# Short exercise 1:
Count the lines of the listing that contain the word "centimetres", and give only that number.

# Extract to read:
******
Inflation is still too low, rather than too high.

[http://www.tradingeconomics.com/united-states/inflation-
cpi](http://www.tradingeconomics.com/united-states/inflation-cpi)

------
poopsintub
The author doesn't understand much imo. He compares a hotel chain with a
limited number of properties, hotels, and exponential growth, to airbnb, which
can blast past the number of booked nights of said old hotel in as little as a
few months or years. The valuation is very high because it has proven it has
the ability to take on the whole industry, not just one chain.

------
jdkuepper
Let's look at it another way.

You own a company that's trading with a P/E of 100x. Investors expect a lofty
growth rate to justify that multiple and organic growth only lasts for so long
as a market leader. In finance, price-earnings to growth ("PEG") ratios tend
to be 1.0 at fair value, meaning a 100x P/E means investor expect 100% annual
growth. Your high valuation makes acquisitions easier (assuming your
overvalued now, you are buying assets at a discount). And, those acquisitions
are perhaps the only way to achieve/maintain those lofty growth rates over the
long-term. So, what's stopping you from making those acquisitions when others
are in the same boat?
******
# Entries supplied:
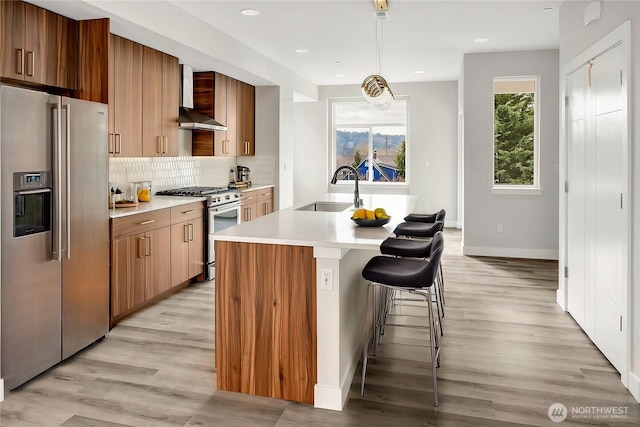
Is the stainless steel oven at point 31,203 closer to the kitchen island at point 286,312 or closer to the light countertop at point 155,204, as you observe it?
the light countertop at point 155,204

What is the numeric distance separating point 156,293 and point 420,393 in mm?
2622

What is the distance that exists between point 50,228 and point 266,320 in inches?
57.9

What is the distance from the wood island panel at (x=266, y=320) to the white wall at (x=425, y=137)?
6377 millimetres

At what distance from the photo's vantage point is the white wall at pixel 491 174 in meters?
6.34

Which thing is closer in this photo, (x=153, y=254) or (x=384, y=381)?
(x=384, y=381)

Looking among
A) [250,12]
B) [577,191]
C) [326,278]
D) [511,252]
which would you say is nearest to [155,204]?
[250,12]

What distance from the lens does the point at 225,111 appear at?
20.3 feet

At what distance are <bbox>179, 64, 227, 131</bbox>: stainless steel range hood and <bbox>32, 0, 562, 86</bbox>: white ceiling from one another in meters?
0.36

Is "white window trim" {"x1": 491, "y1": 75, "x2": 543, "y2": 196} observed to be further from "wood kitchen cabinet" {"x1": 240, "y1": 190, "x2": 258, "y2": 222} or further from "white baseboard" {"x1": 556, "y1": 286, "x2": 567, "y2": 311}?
"wood kitchen cabinet" {"x1": 240, "y1": 190, "x2": 258, "y2": 222}

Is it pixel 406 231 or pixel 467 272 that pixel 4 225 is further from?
pixel 467 272

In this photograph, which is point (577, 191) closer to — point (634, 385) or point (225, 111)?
point (634, 385)

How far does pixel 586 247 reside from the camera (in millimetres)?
3650

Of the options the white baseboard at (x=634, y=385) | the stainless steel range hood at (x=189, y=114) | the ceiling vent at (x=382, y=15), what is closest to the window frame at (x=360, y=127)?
the stainless steel range hood at (x=189, y=114)

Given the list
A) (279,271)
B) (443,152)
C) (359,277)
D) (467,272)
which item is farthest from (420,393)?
(443,152)
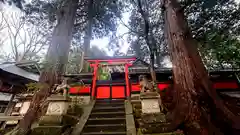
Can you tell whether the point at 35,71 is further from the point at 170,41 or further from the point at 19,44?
the point at 19,44

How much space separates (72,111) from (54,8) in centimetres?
532

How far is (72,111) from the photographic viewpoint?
14.5 ft

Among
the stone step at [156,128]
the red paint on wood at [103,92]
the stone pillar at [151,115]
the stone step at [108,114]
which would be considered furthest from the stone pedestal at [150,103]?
the red paint on wood at [103,92]

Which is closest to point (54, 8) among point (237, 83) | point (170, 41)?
point (170, 41)

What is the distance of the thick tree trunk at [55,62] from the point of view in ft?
11.5

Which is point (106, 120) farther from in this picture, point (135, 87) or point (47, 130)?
point (135, 87)

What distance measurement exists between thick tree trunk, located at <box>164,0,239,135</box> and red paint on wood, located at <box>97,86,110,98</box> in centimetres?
355

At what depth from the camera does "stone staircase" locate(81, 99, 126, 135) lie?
3.58m

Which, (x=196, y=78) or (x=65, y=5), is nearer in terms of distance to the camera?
(x=196, y=78)

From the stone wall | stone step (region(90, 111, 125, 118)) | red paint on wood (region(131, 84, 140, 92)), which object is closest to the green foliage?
red paint on wood (region(131, 84, 140, 92))

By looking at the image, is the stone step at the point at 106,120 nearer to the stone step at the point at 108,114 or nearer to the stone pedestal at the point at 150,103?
the stone step at the point at 108,114

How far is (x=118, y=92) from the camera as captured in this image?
21.1 ft

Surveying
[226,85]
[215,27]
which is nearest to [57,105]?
[226,85]

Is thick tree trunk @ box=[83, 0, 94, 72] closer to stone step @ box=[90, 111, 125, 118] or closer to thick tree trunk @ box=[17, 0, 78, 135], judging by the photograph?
thick tree trunk @ box=[17, 0, 78, 135]
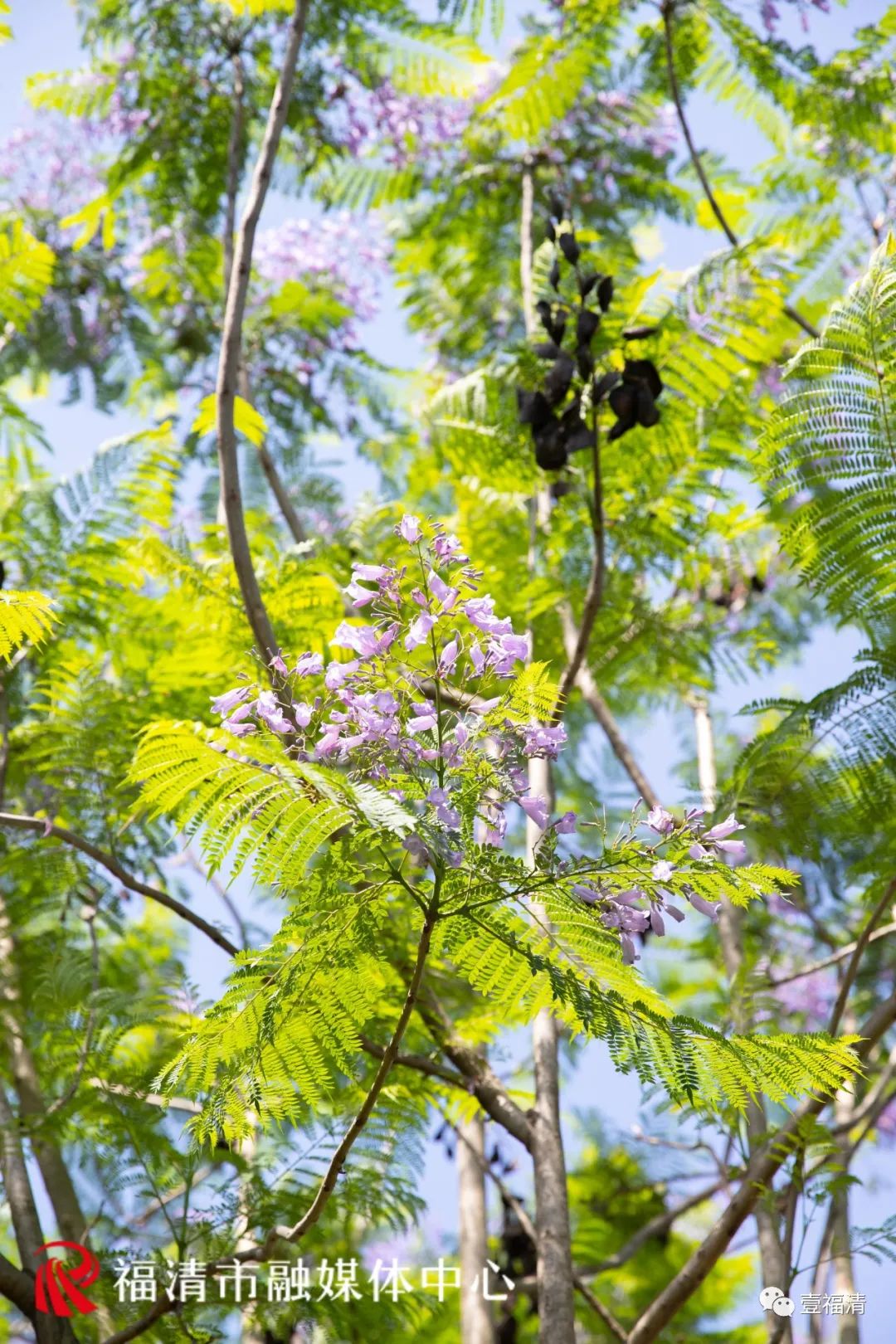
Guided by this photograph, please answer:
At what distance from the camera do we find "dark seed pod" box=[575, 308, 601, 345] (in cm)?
******
# Short exercise 2:
Reproduce the passage of the forum thread on company valuations from "Inflation is still" to "just one chain.".

# Response 1:
2

# Response 2:
Inflation is still too low, rather than too high.

[http://www.tradingeconomics.com/united-states/inflation-
cpi](http://www.tradingeconomics.com/united-states/inflation-cpi)

------
poopsintub
The author doesn't understand much imo. He compares a hotel chain with a
limited number of properties, hotels, and exponential growth, to airbnb, which
can blast past the number of booked nights of said old hotel in as little as a
few months or years. The valuation is very high because it has proven it has
the ability to take on the whole industry, not just one chain.